# AIM OF THE EXERCISE
For the listing below, work out the number of lines that hold "vote" and return that number alone.

# SUPPLIED RECORDS
=== Begin Enclosure ===

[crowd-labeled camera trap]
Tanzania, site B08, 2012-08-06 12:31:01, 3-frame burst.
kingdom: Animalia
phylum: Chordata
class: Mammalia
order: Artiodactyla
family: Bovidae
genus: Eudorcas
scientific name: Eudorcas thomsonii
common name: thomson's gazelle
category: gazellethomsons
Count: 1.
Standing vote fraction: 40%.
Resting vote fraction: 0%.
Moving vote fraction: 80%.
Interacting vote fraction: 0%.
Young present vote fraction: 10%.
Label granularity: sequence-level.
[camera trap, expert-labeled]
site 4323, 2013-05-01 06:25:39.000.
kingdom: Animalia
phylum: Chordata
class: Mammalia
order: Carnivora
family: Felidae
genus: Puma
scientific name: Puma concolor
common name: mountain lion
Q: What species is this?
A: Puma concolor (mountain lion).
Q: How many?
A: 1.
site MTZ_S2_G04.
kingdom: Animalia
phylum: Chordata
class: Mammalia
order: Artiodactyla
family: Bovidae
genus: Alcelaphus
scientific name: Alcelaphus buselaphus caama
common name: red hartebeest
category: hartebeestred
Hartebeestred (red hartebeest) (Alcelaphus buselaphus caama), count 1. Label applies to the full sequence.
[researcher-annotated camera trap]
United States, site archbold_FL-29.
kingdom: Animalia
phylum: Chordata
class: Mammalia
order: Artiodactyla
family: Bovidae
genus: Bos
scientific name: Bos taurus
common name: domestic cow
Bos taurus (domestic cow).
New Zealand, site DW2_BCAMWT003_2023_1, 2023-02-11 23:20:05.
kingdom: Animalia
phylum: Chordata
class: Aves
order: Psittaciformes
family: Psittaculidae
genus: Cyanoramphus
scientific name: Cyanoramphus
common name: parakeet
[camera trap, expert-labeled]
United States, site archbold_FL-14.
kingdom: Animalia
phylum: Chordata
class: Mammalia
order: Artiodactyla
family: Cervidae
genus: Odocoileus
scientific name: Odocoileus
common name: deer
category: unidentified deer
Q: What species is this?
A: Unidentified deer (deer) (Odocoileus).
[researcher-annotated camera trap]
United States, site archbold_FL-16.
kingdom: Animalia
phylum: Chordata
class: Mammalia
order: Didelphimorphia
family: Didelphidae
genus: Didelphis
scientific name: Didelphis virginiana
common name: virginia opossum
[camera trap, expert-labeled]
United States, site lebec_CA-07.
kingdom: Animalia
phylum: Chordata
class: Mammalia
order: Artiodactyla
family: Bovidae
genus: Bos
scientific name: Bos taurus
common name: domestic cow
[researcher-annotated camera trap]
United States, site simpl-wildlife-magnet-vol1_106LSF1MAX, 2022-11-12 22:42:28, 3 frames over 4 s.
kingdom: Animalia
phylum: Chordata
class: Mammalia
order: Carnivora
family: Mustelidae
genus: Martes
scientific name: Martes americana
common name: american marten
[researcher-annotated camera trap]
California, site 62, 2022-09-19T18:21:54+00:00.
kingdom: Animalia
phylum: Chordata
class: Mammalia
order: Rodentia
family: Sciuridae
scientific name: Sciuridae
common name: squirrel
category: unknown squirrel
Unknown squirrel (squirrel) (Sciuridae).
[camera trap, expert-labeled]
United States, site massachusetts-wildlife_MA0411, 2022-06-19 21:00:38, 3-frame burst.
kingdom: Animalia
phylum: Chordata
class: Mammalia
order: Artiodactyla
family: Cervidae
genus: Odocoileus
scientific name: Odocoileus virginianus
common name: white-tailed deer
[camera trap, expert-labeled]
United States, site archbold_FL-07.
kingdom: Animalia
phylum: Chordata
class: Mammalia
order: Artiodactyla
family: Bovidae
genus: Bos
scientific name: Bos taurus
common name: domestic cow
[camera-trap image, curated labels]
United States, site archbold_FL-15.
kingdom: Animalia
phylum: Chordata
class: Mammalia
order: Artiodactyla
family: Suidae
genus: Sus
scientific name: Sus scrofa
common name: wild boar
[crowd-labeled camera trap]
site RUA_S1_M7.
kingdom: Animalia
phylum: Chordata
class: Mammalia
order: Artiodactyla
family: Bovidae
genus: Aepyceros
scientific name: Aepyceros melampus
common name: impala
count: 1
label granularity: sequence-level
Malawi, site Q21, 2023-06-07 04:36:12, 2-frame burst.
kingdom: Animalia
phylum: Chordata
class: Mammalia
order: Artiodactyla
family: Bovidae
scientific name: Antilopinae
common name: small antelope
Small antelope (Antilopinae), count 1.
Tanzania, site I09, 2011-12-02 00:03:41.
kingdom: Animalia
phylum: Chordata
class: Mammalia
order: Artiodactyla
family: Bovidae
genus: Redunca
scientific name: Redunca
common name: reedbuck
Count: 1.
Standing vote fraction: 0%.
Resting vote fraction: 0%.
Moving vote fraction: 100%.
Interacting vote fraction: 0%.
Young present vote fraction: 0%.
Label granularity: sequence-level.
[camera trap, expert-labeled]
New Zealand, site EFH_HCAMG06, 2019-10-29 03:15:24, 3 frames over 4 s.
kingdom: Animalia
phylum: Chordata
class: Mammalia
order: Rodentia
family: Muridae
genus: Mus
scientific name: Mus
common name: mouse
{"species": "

=== End Enclosure ===

# RESULT FOR THIS EXERCISE
10